— Extrait du texte —
<<<<

Passage quasi obligé des Rencontres d’Arles, la Mécanique Générale a accueilli cette année l’exposition Une avant-garde féministe, où pas moins de 200 œuvres d’artistes femmes ont été réunies du 4 juillet au 25 septembre. Issues de la collection de l’entreprise Verbund – premier fournisseur d’électricité en Autriche – ces clichés et photographies de performances racontent leur époque tout en dénonçant les structures du pouvoir patriarcal, emboîtant le pas de la deuxième vague féministe. Retour sur une exposition qui permet de (re)découvrir des œuvres profondément radicales, malgré une curation sans prise de risque.

>>>>

— Objectif A —
Extrayez toutes les entrées du fragment de fichier de données ci-dessous et recopiez-les ligne par ligne, sans la moindre modification.

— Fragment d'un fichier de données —
<<<<

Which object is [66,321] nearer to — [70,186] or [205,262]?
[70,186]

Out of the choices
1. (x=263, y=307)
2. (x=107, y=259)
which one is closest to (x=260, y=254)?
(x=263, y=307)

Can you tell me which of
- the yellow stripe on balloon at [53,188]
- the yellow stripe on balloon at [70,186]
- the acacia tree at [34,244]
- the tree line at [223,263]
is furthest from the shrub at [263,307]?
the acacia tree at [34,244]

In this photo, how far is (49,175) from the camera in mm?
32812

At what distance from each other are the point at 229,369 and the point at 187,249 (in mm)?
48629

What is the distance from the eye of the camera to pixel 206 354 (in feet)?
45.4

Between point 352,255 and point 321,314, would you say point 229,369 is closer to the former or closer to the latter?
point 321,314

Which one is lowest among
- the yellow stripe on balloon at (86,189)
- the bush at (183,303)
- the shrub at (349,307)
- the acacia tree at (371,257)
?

>>>>

— Objectif B —
D'après l'extrait sur l'exposition Une avant-garde féministe, de quelle collection sont issues les œuvres présentées ?

— Réponse complète A —
Which object is [66,321] nearer to — [70,186] or [205,262]?
[70,186]

Out of the choices
1. (x=263, y=307)
2. (x=107, y=259)
which one is closest to (x=260, y=254)?
(x=263, y=307)

Can you tell me which of
- the yellow stripe on balloon at [53,188]
- the yellow stripe on balloon at [70,186]
- the acacia tree at [34,244]
- the tree line at [223,263]
is furthest from the shrub at [263,307]?
the acacia tree at [34,244]

In this photo, how far is (49,175) from the camera in mm?
32812

At what distance from each other are the point at 229,369 and the point at 187,249 (in mm)?
48629

What is the distance from the eye of the camera to pixel 206 354 (in feet)?
45.4

Between point 352,255 and point 321,314, would you say point 229,369 is closer to the former or closer to the latter?
point 321,314

Which one is lowest among
- the yellow stripe on balloon at (86,189)
- the bush at (183,303)
- the shrub at (349,307)
- the acacia tree at (371,257)
?

— Réponse complète B —
De la collection de l'entreprise Verbund, premier fournisseur d'électricité en Autriche.